On April 14, 1892, Maclay was appointed as a member of the Rapid Transit Commission. From 1891 until his death in 1898, he served as Chairman of the Building Commission for the New York City Board of Education. He presided as Chairman of the Building Commission when the American architect Charles B. J. Snyder was elected Superintendent of School Buildings in 1891.

Maclay was a Director of Bowery Savings Bank and a trustee of the Northern Dispensary. He was a trustee of the Madison Avenue Baptist Church and The Manhattan Club and was one of the incorporators of the New York Botanical Garden.

He was a member of New York Historical Society, the New York Athletic Club, the Metropolitan Club, the Grolier Club, the Down Town Association, the Brown Society of Glasgow, and the Advisory Committee of New York University.

==Family==
Robert Maclay was born in New York City June 11, 1834, to the marriage of Robert Haldane Maclay, MD, and Eliza Maclay (née Labatut).

On May 18, 1868, he married Georgiana Barmore, daughter of Alfred Barmore, former president of the Knickerbocker Ice Company.

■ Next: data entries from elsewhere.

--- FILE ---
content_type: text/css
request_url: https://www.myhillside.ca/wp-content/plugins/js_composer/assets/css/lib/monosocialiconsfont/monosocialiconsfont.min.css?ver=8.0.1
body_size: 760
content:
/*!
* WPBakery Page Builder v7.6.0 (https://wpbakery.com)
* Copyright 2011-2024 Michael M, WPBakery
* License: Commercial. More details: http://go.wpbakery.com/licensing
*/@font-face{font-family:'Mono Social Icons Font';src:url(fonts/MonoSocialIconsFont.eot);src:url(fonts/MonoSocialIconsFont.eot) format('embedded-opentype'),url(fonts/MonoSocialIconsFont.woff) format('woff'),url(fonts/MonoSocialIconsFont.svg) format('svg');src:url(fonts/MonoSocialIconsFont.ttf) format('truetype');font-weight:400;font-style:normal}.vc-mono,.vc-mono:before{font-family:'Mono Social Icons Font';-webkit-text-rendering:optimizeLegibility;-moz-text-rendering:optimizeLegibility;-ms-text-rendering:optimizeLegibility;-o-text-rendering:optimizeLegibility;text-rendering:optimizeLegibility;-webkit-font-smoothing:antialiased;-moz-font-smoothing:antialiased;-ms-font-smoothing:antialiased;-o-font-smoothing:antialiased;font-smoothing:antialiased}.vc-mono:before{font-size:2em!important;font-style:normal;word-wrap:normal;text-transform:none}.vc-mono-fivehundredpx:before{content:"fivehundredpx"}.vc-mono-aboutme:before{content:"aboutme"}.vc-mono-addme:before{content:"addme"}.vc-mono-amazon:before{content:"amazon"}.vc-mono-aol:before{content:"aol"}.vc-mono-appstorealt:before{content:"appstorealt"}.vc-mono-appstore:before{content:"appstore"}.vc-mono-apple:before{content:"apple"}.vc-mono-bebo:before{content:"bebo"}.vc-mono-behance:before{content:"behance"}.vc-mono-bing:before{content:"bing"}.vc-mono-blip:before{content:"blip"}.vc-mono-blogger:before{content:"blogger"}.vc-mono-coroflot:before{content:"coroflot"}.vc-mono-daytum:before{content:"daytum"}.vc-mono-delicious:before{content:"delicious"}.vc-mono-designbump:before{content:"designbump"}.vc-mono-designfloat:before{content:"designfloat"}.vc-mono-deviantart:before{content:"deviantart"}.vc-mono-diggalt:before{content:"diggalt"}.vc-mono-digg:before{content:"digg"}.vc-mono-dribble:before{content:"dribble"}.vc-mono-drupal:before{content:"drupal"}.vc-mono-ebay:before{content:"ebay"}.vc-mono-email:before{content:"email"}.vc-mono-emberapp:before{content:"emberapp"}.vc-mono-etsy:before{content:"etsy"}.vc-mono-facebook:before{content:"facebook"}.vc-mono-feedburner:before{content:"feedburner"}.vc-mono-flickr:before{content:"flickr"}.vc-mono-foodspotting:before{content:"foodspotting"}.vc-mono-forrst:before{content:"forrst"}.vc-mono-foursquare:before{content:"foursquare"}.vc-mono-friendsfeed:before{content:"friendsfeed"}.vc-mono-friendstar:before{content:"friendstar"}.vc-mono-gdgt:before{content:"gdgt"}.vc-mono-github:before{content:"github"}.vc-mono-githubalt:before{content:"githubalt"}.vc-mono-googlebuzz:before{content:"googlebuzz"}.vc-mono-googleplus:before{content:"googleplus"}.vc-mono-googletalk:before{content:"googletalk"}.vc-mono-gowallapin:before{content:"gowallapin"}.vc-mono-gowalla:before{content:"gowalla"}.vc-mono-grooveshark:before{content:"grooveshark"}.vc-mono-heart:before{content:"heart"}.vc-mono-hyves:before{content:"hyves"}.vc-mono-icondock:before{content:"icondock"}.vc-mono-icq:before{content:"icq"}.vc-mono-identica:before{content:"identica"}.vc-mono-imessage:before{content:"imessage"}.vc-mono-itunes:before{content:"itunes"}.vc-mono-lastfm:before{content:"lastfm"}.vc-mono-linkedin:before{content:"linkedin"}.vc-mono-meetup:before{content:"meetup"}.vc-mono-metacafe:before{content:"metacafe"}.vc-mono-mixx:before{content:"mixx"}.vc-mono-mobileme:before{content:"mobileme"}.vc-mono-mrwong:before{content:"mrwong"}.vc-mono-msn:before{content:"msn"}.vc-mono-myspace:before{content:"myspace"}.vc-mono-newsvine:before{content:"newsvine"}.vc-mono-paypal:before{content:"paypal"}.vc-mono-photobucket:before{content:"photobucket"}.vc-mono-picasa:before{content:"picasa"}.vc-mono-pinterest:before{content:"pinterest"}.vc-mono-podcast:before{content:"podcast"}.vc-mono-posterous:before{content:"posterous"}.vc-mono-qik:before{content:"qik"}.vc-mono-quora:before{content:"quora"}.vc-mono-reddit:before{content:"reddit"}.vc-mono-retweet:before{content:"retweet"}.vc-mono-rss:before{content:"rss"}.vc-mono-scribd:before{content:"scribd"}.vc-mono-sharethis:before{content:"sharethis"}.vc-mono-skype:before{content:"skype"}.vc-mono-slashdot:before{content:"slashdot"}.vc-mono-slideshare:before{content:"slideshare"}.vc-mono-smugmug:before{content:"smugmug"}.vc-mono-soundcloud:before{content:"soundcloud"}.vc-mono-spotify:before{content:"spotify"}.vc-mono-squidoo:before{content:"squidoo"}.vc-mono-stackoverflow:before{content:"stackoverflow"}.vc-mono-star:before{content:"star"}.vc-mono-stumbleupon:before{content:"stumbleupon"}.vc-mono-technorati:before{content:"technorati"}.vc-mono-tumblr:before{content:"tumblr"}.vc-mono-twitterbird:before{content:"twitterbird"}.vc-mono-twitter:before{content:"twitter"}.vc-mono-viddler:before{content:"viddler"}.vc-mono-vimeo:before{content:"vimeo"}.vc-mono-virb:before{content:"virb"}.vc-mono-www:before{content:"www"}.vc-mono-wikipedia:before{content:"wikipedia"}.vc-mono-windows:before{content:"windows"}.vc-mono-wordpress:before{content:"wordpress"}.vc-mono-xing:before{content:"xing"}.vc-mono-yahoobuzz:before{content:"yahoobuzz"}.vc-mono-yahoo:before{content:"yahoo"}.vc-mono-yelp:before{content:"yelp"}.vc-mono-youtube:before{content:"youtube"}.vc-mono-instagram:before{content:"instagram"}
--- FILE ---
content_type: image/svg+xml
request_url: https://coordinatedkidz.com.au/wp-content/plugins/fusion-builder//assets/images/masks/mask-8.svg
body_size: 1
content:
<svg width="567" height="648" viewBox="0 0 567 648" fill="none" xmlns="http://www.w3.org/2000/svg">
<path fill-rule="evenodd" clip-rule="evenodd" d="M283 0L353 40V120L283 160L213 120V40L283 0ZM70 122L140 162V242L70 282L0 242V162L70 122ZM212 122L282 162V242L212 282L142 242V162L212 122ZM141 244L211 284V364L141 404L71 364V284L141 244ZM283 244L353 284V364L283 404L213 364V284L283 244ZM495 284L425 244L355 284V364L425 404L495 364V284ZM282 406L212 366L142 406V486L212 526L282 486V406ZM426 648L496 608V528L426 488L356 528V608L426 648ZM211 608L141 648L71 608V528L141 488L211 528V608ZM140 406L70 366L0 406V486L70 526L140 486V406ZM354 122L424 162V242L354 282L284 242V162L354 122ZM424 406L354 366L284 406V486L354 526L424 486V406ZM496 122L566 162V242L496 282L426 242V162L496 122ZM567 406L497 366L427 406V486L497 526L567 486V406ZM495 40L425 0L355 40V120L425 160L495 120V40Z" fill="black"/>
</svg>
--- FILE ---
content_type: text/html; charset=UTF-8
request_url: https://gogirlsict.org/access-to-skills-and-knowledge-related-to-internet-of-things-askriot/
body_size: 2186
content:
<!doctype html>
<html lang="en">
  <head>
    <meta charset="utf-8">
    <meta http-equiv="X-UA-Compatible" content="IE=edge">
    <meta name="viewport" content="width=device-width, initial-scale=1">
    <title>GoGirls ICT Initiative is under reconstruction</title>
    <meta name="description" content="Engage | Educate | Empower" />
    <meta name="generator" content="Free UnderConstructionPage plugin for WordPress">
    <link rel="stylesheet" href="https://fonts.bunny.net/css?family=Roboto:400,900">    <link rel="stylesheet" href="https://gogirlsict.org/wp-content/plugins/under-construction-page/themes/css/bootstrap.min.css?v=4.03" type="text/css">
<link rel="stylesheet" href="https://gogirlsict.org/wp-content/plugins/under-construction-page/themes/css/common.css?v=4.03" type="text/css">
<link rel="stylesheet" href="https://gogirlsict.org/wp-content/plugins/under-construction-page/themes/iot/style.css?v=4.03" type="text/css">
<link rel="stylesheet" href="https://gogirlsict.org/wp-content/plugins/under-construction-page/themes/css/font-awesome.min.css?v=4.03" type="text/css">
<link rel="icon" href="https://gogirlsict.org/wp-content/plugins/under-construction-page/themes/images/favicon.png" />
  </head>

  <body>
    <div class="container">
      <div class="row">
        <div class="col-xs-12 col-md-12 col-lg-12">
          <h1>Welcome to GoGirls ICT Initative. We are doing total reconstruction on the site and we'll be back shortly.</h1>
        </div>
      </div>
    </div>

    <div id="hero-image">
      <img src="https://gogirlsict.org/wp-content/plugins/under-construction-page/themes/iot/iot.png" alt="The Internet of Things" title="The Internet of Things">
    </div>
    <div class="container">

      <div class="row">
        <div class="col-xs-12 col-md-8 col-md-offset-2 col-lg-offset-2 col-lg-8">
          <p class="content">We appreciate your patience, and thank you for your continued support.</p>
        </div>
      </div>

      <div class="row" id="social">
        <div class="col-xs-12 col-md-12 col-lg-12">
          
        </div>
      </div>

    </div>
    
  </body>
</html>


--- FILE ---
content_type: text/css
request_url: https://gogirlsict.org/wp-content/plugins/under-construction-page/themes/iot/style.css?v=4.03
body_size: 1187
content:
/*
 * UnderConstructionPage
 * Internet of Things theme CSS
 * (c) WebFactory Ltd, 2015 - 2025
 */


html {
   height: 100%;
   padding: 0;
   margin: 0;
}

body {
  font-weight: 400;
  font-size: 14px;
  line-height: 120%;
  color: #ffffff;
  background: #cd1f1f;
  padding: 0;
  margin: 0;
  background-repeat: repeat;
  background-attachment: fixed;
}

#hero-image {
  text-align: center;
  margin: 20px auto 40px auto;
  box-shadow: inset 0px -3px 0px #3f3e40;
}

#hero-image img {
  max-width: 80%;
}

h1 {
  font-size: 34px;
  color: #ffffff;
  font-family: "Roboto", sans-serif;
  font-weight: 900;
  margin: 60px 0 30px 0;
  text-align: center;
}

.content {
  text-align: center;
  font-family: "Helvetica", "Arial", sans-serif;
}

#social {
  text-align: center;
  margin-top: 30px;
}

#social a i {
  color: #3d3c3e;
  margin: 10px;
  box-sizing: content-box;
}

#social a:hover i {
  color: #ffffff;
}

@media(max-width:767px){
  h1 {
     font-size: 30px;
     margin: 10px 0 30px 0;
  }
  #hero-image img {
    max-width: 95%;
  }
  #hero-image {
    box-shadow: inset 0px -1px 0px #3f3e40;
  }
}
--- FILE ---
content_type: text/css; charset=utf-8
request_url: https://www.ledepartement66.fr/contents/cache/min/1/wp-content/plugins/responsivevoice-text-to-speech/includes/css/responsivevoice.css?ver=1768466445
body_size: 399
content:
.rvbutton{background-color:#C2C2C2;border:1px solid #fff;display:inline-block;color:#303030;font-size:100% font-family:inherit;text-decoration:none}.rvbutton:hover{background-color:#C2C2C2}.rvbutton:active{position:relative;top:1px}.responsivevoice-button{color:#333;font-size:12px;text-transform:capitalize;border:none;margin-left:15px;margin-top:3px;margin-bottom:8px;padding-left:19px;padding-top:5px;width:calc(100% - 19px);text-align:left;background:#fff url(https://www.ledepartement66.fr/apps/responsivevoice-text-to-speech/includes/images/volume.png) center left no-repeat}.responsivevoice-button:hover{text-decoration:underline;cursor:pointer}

Robert and Georgiana had two children:
- Alfred Barmore Maclay (1871–1944), the namesake of the Alfred B. Maclay Gardens State Park in Florida.
- Robert Maclay (born 1877). The younger Robert Maclay joined the board of the Consolidated National Bank on October 31, 1905.

The elder Robert Maclay died in Elberon, New Jersey July 28, 1898. He was buried at Woodlawn Cemetery in The Bronx.